MENING! Ja, maar onderbouwing?
Onlangs was ik op een verjaardag van een vriend en raakte ik met twee andere vrienden in gesprek met een oom van de jarige. Zoals gebruikelijk bij dat soort gesprekken werd aan ons gevraagd wat we voor werk/opleiding deden. Vriend éen vertelde dat hij een vrachtwagenmonteur was en vervolgens werd er met wederzijds genoegen gesproken over pracht van dat vak. De andere vriend beantwoorde de vraag door te zeggen dat hij bij de technische dienst van het leger zat en ook hier was de beste man zeer over te spreken. Toen was ik aan de beurt. Ik voelde de bui al hangen en vertelde met lichte tegenzin dat ik politicologie studeerde. Dit leidde vervolgens tot een langdurig gesprek, of beter monoloog, waarin de oom in geuren en kleuren uitlegde wat er allemaal mis was met de Nederlandse politiek en dat ik het daar maar vooral mee eens moest zijn.

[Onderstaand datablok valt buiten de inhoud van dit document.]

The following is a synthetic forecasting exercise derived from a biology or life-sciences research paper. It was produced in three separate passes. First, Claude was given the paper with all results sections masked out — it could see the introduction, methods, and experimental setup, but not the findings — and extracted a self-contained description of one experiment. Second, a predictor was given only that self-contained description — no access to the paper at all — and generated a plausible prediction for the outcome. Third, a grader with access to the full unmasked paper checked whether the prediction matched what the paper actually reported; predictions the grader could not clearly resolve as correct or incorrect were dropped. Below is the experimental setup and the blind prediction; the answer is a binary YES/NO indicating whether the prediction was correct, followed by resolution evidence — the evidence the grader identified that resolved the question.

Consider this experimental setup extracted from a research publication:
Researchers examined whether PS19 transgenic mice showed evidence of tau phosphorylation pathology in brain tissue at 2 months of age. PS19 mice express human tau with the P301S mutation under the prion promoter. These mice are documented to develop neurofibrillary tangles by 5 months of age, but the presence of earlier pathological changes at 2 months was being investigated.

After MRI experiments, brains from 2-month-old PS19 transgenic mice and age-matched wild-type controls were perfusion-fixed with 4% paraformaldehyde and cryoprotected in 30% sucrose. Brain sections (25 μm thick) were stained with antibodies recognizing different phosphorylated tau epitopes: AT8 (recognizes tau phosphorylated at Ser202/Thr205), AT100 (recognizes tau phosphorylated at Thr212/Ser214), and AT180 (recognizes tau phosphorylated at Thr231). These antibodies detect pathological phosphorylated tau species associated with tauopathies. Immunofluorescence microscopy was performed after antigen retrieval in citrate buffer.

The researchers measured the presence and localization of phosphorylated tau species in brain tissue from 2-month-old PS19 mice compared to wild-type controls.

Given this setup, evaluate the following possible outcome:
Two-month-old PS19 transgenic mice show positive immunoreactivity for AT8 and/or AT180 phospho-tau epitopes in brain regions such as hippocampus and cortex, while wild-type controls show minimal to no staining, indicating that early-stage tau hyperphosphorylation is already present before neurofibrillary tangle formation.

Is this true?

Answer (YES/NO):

Deze manier van praten over politiek, zie ik tegenwoordig vaak terugkomen. Iedereen weet precies wat er waar mis is en steekt zijn mening hierover zeker niet onder stoelen of banken. Begrijp me niet verkeerd, het is goed dat een groot deel van de Nederlanders een mening heeft over politiek. Het zorgt ervoor dat we als Nederland in de top tien staat als het gaat om opkomstpercentages bij nationale verkiezingen in Europa. Het probleem is dat we niet meer in staat lijken te zijn om onze mening te nuanceren.

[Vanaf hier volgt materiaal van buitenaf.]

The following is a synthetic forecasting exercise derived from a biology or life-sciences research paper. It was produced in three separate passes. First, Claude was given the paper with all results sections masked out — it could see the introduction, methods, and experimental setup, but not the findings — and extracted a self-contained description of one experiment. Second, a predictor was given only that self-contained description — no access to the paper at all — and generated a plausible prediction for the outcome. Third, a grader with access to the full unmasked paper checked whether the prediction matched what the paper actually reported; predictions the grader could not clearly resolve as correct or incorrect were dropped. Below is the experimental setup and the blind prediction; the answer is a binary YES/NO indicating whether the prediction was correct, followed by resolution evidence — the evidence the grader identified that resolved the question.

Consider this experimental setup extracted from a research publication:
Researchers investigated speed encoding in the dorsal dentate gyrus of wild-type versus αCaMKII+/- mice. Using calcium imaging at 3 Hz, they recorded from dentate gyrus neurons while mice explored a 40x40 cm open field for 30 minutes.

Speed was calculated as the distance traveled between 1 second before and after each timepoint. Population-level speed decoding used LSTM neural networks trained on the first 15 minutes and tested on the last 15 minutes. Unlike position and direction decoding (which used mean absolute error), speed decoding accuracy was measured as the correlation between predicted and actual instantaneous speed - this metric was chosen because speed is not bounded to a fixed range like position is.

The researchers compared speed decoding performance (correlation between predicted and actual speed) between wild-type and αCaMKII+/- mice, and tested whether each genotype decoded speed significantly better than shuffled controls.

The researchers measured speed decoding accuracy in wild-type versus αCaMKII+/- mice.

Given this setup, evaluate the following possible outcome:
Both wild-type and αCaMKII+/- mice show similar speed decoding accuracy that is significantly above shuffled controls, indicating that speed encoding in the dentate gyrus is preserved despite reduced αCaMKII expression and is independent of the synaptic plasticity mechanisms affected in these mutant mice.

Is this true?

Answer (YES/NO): YES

Er wordt tegenwoordig vaak geklaagd dat de politiek zo ongelofelijk polariseert, maar de meningen over politiek polariseren net zo hard mee. In plaats van “Ik ben het op dat punt niet met de VVD eens.” , is een uitspraak als “Rutte is een lul!” veel vaker te horen. Social media is hier zeker deels voor verantwoordelijk. De anonimiteit die, die platforms bieden, zorgen ervoor dat mensen niet meer verantwoordelijk gehouden worden voor hun uitspraken en niet gedwongen worden om hun virtuele geschreeuw te onderbouwen.
En juist die onderbouwing is zo belangrijk. Het moeten onderbouwen van een uitspraak als “Rutte is een lul!”, helpt namelijk om kritisch te kijken naar zo’n uitspraak, waardoor vragen als “Is Rutte eigenlijk wel zo’n lul?” naar voren kunnen komen. Hierdoor kan het wederzijds geschreeuw veranderen in een gesprek waarin beide partijen elkaars standpunten begrijpen en heel misschien zelfs iets van elkaar kunnen leren.
Tijdens de monoloog van de eerder genoemde oom vroeg ik in éen van zijn adempauzes “maar waarom dan?”. Het antwoord luidde “Dat is gewoon zo.”. Vanaf dat moment stopte ik met luisteren.